In terms of my interpretation, I added layers of menace and danger along with hints of vampirism. Who doesn’t love a good vampire tale? But I also chose to not be heavy handed.

What about my internal inspiration?

Ten years ago my father was killed in a plane crash. He piloted a small plane that failed upon take-off. Ironically, before he died I wrote a story available here about a guy who was left rich and rudderless after his parents died in a small plane crash. Obviously the worry was there in my mind before my father actually died. After his death I knew of course that this event would surface in my writing, but I never intentionally set out to write about it.

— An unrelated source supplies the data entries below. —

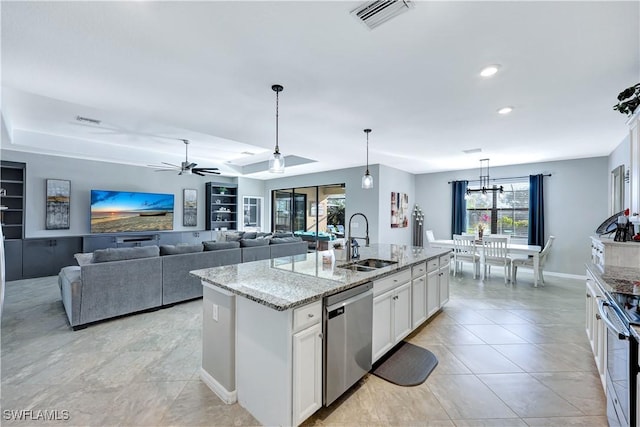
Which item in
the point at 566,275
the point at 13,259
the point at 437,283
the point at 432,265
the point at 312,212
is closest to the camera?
the point at 432,265

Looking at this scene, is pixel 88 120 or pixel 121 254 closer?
pixel 121 254

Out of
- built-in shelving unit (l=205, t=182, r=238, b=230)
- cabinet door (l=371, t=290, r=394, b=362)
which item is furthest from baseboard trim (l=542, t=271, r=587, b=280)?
built-in shelving unit (l=205, t=182, r=238, b=230)

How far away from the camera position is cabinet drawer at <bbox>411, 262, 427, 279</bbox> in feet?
9.75

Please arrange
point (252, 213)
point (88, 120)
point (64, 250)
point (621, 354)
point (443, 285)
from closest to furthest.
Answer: point (621, 354), point (443, 285), point (88, 120), point (64, 250), point (252, 213)

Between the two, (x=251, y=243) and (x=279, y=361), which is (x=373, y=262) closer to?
(x=279, y=361)

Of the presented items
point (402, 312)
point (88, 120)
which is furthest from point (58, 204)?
point (402, 312)

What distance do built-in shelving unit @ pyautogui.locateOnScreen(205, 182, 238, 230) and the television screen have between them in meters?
1.08

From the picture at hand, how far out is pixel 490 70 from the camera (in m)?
2.31

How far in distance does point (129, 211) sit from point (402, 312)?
→ 6959mm

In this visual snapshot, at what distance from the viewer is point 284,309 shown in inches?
59.4

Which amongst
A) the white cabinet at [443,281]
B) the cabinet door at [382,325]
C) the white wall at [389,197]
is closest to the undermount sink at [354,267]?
the cabinet door at [382,325]

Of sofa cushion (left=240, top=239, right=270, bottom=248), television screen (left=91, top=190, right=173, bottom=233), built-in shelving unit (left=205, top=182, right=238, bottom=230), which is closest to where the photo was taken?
sofa cushion (left=240, top=239, right=270, bottom=248)

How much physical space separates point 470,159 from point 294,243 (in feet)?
14.0

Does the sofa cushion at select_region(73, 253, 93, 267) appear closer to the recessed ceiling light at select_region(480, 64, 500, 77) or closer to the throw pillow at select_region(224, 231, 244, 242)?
the throw pillow at select_region(224, 231, 244, 242)
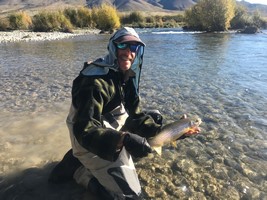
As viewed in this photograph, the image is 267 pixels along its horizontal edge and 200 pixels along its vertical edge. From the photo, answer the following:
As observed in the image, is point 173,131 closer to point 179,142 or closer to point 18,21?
point 179,142

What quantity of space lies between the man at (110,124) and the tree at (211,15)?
59093 mm

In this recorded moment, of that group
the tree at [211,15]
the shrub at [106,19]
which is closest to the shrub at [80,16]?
the shrub at [106,19]

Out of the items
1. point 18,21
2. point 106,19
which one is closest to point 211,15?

There was one strange thing that happened when my father died, and this is what I chose to focus on. At the time I was working in Manhattan. My mother gave me the call. I made it home to Jersey City and then got in my car to drive the 40 minutes to my parents house. On that drive it still wasn’t real to me. It was just a phone call. There was this great gulf of distance between me and the death, and my thinking was, as long as I am not at their house, it isn’t real. It didn’t even happen! I told myself that maybe I’d had some kind of psychotic break and made it all up (even though I knew that wasn’t true.) That distance gave me distance, which was exactly what I needed at the time.

It was all real, of course. Afterward came the usual stuff associated with a death in the family, the wakes and funeral mass and burial and the visitors and the paperwork and the concerns about the future and all of that. But for a 40-minute drive, none of it was real. I was living in a zone outside of time and life. That’s what I wanted to write about, that blessed denial you know isn’t true and won’t last. That’s where Dylan exists in Sueños, in a land of dreams, and whether he chooses to wake up or not, there will be a price. As one of my characters tells him, there’s always a price.

So my advice for writers out there is to study great writing and storytelling. Learn from it. Read, please. And don’t feel like you have to excavate the tragedies in your life, but don’t keep them buried either.